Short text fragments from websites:
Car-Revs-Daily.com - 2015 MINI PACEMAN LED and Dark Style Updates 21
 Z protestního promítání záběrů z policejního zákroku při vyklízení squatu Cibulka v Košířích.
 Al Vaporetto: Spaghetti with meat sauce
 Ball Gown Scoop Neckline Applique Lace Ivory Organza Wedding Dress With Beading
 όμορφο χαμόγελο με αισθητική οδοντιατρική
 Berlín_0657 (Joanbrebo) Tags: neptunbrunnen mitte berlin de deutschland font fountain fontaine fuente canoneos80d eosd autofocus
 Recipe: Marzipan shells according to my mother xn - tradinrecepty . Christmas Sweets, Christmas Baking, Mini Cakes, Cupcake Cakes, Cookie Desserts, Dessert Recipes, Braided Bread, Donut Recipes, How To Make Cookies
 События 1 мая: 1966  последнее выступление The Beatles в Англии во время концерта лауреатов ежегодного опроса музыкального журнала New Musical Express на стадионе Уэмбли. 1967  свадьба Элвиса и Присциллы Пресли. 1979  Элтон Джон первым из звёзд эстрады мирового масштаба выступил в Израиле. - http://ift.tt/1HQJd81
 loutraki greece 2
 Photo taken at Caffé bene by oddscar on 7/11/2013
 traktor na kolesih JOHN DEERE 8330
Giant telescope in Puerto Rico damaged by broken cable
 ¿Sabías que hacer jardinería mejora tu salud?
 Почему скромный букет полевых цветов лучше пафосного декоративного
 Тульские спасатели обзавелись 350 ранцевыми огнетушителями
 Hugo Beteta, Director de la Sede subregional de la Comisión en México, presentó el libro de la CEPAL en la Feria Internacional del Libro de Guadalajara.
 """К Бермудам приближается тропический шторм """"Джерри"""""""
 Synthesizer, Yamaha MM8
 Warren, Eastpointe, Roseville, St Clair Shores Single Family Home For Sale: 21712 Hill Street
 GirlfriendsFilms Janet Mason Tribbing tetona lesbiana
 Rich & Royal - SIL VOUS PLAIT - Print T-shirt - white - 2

# Task instructions
Your answer must consist of every line above, transcribed verbatim.

# Reply to the task
Car-Revs-Daily.com - 2015 MINI PACEMAN LED and Dark Style Updates 21
 Z protestního promítání záběrů z policejního zákroku při vyklízení squatu Cibulka v Košířích.
 Al Vaporetto: Spaghetti with meat sauce
 Ball Gown Scoop Neckline Applique Lace Ivory Organza Wedding Dress With Beading
 όμορφο χαμόγελο με αισθητική οδοντιατρική
 Berlín_0657 (Joanbrebo) Tags: neptunbrunnen mitte berlin de deutschland font fountain fontaine fuente canoneos80d eosd autofocus
 Recipe: Marzipan shells according to my mother xn - tradinrecepty . Christmas Sweets, Christmas Baking, Mini Cakes, Cupcake Cakes, Cookie Desserts, Dessert Recipes, Braided Bread, Donut Recipes, How To Make Cookies
 События 1 мая: 1966  последнее выступление The Beatles в Англии во время концерта лауреатов ежегодного опроса музыкального журнала New Musical Express на стадионе Уэмбли. 1967  свадьба Элвиса и Присциллы Пресли. 1979  Элтон Джон первым из звёзд эстрады мирового масштаба выступил в Израиле. - http://ift.tt/1HQJd81
 loutraki greece 2
 Photo taken at Caffé bene by oddscar on 7/11/2013
 traktor na kolesih JOHN DEERE 8330
Giant telescope in Puerto Rico damaged by broken cable
 ¿Sabías que hacer jardinería mejora tu salud?
 Почему скромный букет полевых цветов лучше пафосного декоративного
 Тульские спасатели обзавелись 350 ранцевыми огнетушителями
 Hugo Beteta, Director de la Sede subregional de la Comisión en México, presentó el libro de la CEPAL en la Feria Internacional del Libro de Guadalajara.
 """К Бермудам приближается тропический шторм """"Джерри"""""""
 Synthesizer, Yamaha MM8
 Warren, Eastpointe, Roseville, St Clair Shores Single Family Home For Sale: 21712 Hill Street
 GirlfriendsFilms Janet Mason Tribbing tetona lesbiana
 Rich & Royal - SIL VOUS PLAIT - Print T-shirt - white - 2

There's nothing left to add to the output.